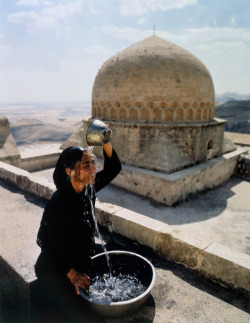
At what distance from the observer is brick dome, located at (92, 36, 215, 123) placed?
889cm

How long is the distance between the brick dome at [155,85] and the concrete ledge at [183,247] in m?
6.05

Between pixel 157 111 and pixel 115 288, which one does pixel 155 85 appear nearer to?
pixel 157 111

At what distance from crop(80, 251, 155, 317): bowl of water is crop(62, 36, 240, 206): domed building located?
18.4 ft

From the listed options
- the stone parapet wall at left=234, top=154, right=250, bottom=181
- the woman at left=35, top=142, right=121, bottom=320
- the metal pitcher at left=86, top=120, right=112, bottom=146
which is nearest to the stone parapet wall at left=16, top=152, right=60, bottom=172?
the stone parapet wall at left=234, top=154, right=250, bottom=181

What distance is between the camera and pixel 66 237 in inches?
77.2

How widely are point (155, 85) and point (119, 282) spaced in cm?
750

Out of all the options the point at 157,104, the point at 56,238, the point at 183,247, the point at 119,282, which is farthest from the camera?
the point at 157,104

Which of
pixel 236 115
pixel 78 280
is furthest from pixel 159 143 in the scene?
pixel 236 115

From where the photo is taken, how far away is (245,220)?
729 centimetres

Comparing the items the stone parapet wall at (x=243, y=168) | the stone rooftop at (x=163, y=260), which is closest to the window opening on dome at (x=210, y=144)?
the stone parapet wall at (x=243, y=168)

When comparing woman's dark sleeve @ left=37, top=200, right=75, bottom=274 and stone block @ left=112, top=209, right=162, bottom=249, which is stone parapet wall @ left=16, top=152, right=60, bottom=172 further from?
woman's dark sleeve @ left=37, top=200, right=75, bottom=274

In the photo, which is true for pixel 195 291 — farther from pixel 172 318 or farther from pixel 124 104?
pixel 124 104

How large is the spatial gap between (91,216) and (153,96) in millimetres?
7311

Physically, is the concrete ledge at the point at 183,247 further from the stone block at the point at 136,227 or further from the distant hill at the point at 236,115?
the distant hill at the point at 236,115
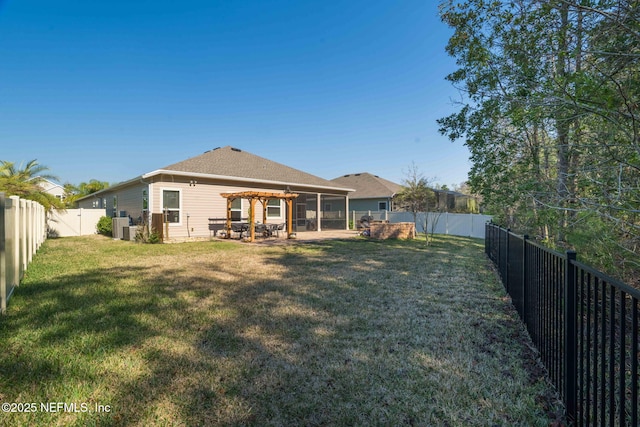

▸ **Problem statement**: Give every line of the records above as a JSON list of strings, with one string for each line and blank lines omitted. Leave the pictures out of the answer.

▸ **Written response**:
[
  "At what distance from the observer is brick dome, located at (92, 36, 215, 123) placed?",
  "889cm",
  "How long is the distance between the brick dome at [155,85] and the concrete ledge at [183,247] in m?",
  "6.05",
  "Between pixel 157 111 and pixel 115 288, which one does pixel 155 85 appear nearer to?",
  "pixel 157 111",
  "At what distance from crop(80, 251, 155, 317): bowl of water is crop(62, 36, 240, 206): domed building located?",
  "18.4 ft",
  "From the listed options",
  "- the stone parapet wall at left=234, top=154, right=250, bottom=181",
  "- the woman at left=35, top=142, right=121, bottom=320",
  "- the metal pitcher at left=86, top=120, right=112, bottom=146",
  "which is nearest to the stone parapet wall at left=16, top=152, right=60, bottom=172?",
  "the stone parapet wall at left=234, top=154, right=250, bottom=181",
  "What distance is between the camera and pixel 66 237 in inches?",
  "77.2",
  "How widely are point (155, 85) and point (119, 282) spaced in cm?",
  "750",
  "Out of all the options the point at 157,104, the point at 56,238, the point at 183,247, the point at 119,282, which is farthest from the camera?",
  "the point at 157,104",
  "Which of",
  "pixel 236 115",
  "pixel 78 280",
  "is furthest from pixel 159 143 in the scene?",
  "pixel 236 115",
  "From where the photo is taken, how far away is (245,220)?",
  "729 centimetres",
  "Comparing the items the stone parapet wall at (x=243, y=168) | the stone rooftop at (x=163, y=260), which is closest to the window opening on dome at (x=210, y=144)?",
  "the stone parapet wall at (x=243, y=168)",
  "When comparing woman's dark sleeve @ left=37, top=200, right=75, bottom=274 and stone block @ left=112, top=209, right=162, bottom=249, which is stone parapet wall @ left=16, top=152, right=60, bottom=172 further from?",
  "woman's dark sleeve @ left=37, top=200, right=75, bottom=274",
  "In the photo, which is true for pixel 195 291 — farther from pixel 172 318 or farther from pixel 124 104?",
  "pixel 124 104",
  "How large is the spatial gap between (91,216) and (153,96) in millimetres?",
  "7311",
  "Physically, is the concrete ledge at the point at 183,247 further from the stone block at the point at 136,227 or further from the distant hill at the point at 236,115?",
  "the distant hill at the point at 236,115"
]